REQUIRED TASK 1:
Answer these questions about the BlankRobot article:
(a) With the BlankRobot, how often is swabbing needed?
(b) What does the carbon layer on the inside of the blank profile prevent?
(c) What is named as the biggest and most dominant disturbance at the blank side?

PASSAGE SHOWN:
━━━━━━━━━━━━━━━━━━━━━━━━━━━━━━
BlankRobot: a step towards full forming process control

As its name suggests, the BlankRobot is designed not only for swabbing but for other applications as well. For swabbing, by applying a special lubricant together with a highly precise application, the frequency is reduced to once every three hours, leaving enough time for the robot to perform other functions. As will be indicated within this article, reducing the swabbing frequency from once every 10-20 minutes to once every three hours will open up many opportunities for the glass container industry.

Forming process stability

With years of experience in developing and actively assisting customers to apply such hot end sensors as the InfraRed Dual camera system (IR-D), automated Gobweight Control (IGC) and GobAssist and Blank side Temperature Control systems (BTC), XPAR Vision provides an accurate and real-time insight to the glass container forming process and its daily disturbances like variations in cullet quality, homogeneity of glass, viscosity, ambient temperature, deterioration of materials, swabbing etc. These disturbances negatively affect glass forming process stability and ultimately cause defects and glass distribution variations in the bottles produced.

Reducing disturbances to the forming process to a minimum and consequently dealing with disturbances when occurring is the main recipe for a stable forming process and a crucial pre-condition for efficiency improvement, weight reduction and/or speed increases.

Swabbing: Remedy or enemy?

For many decades, the swabbing of blank moulds, neck rings, blow moulds, baffles, deflectors etc. has been adopted as a standard operating procedure in all glass container factories. The biggest and most dominant disturbance at the blank side is the swabbing of blanks and neck rings. For each production run, a scheduled swab frequency is needed to keep the sections running. A carbon layer on the inside of the blank profile keeps the friction between glass and blank low and prevents the hot glass sticking to the blank moulds. At the same time, it optimises the contact between glass and blank surface in order to optimise the heat transfer to ensure proper forming of the parison.

Because of the high frequency of swabbing required, the number of different people involved (multiple groups/shifts) and the brush method used, it is one of the most discussed standard operating procedures in the glass container industry. It is obvious that it is very difficult to get everybody aligned to perform the swab in an identical way. At the same time, health and safety is at stake and an ever-growing concern.
━━━━━━━━━━━━━━━━━━━━━━━━━━━━━━
REQUIRED TASK 2:
In the records, rewrite the stretch from the line containing "Which one, drawn" through the end of the records, changing "fern frond" to "fern leaf" and leaving everything else the same.

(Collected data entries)
━━━━━━━━━━━━━━━━━━━━━━━━━━━━━━
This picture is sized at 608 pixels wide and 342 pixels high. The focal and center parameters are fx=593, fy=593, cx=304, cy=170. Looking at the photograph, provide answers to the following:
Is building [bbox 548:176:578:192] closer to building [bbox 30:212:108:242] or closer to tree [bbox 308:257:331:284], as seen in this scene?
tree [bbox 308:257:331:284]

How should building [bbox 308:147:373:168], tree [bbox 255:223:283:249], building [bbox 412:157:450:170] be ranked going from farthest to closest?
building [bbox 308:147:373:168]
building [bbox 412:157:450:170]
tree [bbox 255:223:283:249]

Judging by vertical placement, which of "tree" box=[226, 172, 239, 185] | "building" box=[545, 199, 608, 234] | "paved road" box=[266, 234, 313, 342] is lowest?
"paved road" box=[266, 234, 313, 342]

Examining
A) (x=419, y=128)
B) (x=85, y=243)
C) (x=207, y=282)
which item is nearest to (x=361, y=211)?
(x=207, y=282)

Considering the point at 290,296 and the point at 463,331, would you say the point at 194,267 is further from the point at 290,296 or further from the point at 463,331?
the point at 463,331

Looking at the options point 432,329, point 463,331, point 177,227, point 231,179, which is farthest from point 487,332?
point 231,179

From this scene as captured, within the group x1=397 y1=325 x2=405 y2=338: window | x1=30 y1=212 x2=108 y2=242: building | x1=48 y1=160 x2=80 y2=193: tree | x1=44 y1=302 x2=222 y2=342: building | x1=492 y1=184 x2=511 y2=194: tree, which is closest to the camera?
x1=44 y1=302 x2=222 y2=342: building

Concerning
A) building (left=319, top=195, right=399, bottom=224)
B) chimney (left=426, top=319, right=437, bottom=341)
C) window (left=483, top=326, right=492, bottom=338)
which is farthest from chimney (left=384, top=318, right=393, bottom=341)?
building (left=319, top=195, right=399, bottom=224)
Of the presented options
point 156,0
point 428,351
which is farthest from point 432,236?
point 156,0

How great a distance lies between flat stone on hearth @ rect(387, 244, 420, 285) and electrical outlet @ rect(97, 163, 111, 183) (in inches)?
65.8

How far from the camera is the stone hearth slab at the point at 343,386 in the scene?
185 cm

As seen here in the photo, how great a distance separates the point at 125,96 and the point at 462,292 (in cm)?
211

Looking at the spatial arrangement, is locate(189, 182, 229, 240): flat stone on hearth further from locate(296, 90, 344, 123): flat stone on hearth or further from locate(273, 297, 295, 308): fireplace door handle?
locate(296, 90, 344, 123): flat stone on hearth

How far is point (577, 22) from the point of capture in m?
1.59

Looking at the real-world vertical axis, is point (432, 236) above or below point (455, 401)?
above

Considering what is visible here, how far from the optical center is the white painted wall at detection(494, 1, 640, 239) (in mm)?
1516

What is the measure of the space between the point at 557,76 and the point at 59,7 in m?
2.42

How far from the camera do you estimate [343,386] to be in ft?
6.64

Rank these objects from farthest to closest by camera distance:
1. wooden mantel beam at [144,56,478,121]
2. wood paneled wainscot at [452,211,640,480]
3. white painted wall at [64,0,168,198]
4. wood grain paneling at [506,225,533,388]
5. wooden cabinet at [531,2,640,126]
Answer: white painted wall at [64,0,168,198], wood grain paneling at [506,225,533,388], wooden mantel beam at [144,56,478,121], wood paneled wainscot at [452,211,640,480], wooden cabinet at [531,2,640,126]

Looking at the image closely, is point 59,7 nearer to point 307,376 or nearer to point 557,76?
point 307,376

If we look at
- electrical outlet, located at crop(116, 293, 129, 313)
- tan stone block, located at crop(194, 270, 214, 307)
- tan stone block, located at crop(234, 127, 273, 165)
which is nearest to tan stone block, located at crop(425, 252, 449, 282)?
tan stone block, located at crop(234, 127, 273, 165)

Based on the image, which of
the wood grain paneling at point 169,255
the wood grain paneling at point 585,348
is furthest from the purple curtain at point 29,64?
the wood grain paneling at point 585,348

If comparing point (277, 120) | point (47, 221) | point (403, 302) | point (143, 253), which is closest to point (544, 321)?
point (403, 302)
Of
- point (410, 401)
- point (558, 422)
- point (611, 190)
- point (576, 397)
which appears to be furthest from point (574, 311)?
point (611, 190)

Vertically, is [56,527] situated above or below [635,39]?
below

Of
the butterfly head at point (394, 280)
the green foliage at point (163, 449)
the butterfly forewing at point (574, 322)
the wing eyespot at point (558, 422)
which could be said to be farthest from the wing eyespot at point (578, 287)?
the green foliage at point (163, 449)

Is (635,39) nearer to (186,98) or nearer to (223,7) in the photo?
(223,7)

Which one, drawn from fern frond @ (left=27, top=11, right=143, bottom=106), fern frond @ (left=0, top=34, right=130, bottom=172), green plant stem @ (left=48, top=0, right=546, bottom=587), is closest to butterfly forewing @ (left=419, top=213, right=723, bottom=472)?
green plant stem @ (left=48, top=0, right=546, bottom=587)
━━━━━━━━━━━━━━━━━━━━━━━━━━━━━━
FULL SOLUTION 1:
(a) Once every three hours.
(b) It prevents the hot glass from sticking to the blank moulds.
(c) The swabbing of blanks and neck rings.

FULL SOLUTION 2:
Which one, drawn from fern leaf @ (left=27, top=11, right=143, bottom=106), fern leaf @ (left=0, top=34, right=130, bottom=172), green plant stem @ (left=48, top=0, right=546, bottom=587), is closest to butterfly forewing @ (left=419, top=213, right=723, bottom=472)?
green plant stem @ (left=48, top=0, right=546, bottom=587)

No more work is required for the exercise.